By Josephine Coombe, Managing Director of Nulogy in Europe: With more and more FMCG brands relying on their external manufacturing and packaging partners to help bring products to market quickly and cost-effectively, the inability for supply chain ecosystems to collaborate effectively is often a serious limitation.

Visibility and real-time data are key to resolving this; and it is here that the successful use of technology and digitalisation can deliver for brand owners and their external supply chain partners.

A multi-enterprise collaboration platform allows brands and their co-pack suppliers to connect and collaborate for faster execution and improved quality in FMCG orders. Working collaboratively, each party is able to track key order milestones and make sure that materials and stocks are available to meet production deadlines.

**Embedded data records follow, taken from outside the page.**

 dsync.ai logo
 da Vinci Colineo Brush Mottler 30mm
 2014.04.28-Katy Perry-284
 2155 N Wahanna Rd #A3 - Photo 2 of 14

For brands, this visibility offers additional benefits. Questions such as whether there are correct stock levels in the external supply chain to fulfil orders, where materials are in the system, and the status of orders, are easily answered. With data available in real time, brands are spared from chasing information down from suppliers through inefficient legacy communication channels. This helps to avoid waste through obsolete inventory and removes the need for safety stock, which translate into reduced costs and greater sustainability.

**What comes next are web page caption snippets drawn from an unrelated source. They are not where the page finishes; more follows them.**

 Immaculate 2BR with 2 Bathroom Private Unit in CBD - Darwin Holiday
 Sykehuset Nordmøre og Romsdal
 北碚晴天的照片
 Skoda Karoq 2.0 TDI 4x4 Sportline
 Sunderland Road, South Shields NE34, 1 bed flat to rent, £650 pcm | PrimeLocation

Increasingly, Nulogy’s contract packing customers, 3PLs and FMCG clients globally are seeing the benefits of digitalisation. For co-packers and 3PLs, digitalisation allows them to act as strategic partners – agile arms of innovation to brands – to help differentiate a brand’s product offerings. These include a wide range of services, from creating limited edition packs and special promotions to quickly timed experiments with manufacturing or packing new products and brand variants.

Digitalisation is key to managing this work, which will usually involve a mix of machinery and labour-intensive production lines. Manual processes using spreadsheets and paper-based systems or relying on an ERP software solution not specifically designed for co-manufacturing or packing become things of the past. Instead, cloud-based software enables resources such as labour to be much more effectively tracked, delivering greater accuracy in costings for clients.

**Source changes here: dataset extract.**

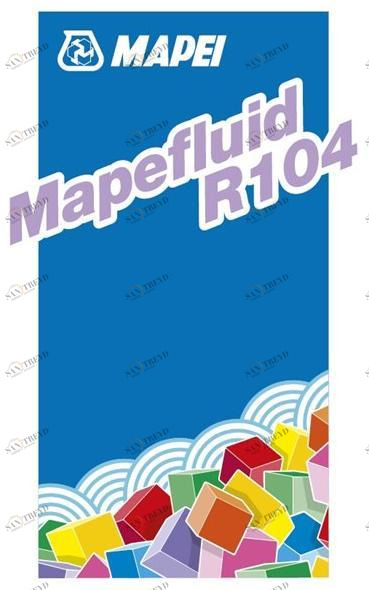 MAPEI Calcestruzzi preconfezionati sun-id-1347821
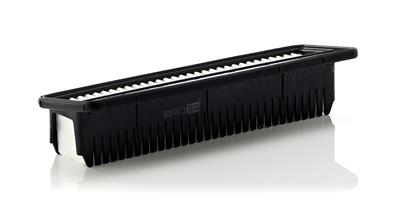 MANN-FILTER C 30 008 EAN: 4011558016166.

Real-time visibility on production performance drive improvements in productivity, while dynamic scheduling and materials planning functionality enable businesses to make quick adjustments to deal with changes in demand, bills of material versions or product substitutes.

Digitalisation of materials and inventory management is also not just about waste. Without effective and fast lot code traceability can be at risk, particularly in the event of product recalls. In a paper-based, spreadsheet or legacy system environment, tracking down at-risk inventory can be a time-consuming, highly manual and error-prone nightmare. And in the event of a full recall, the consumer health, reputational, and financial risks can be very serious. With a digitalised platform that enables network-wide visibility of materials and inventory at the batch and lot code level, traceability is as easy as a click of a button and can be the difference between isolating stock in minutes versus days or even weeks.

A digitally transformed external supply chain can deliver a raft of operational and financial benefits resulting from greater agility. However, one of the greatest benefits is the strengthened relationships between a consumer brand and its external suppliers. By sharing data and working together to fulfil orders, mutual trust is built, and each party across the supply chain wins. Brands can reconfigure their supplier setups to best suit their ever-changing order requirements, while suppliers can demonstrate their flexibility to meet those needs. An “always on” digitally enabled ecosystem is how true operational agility is achieved and one that is becoming essential in today’s world of constant change.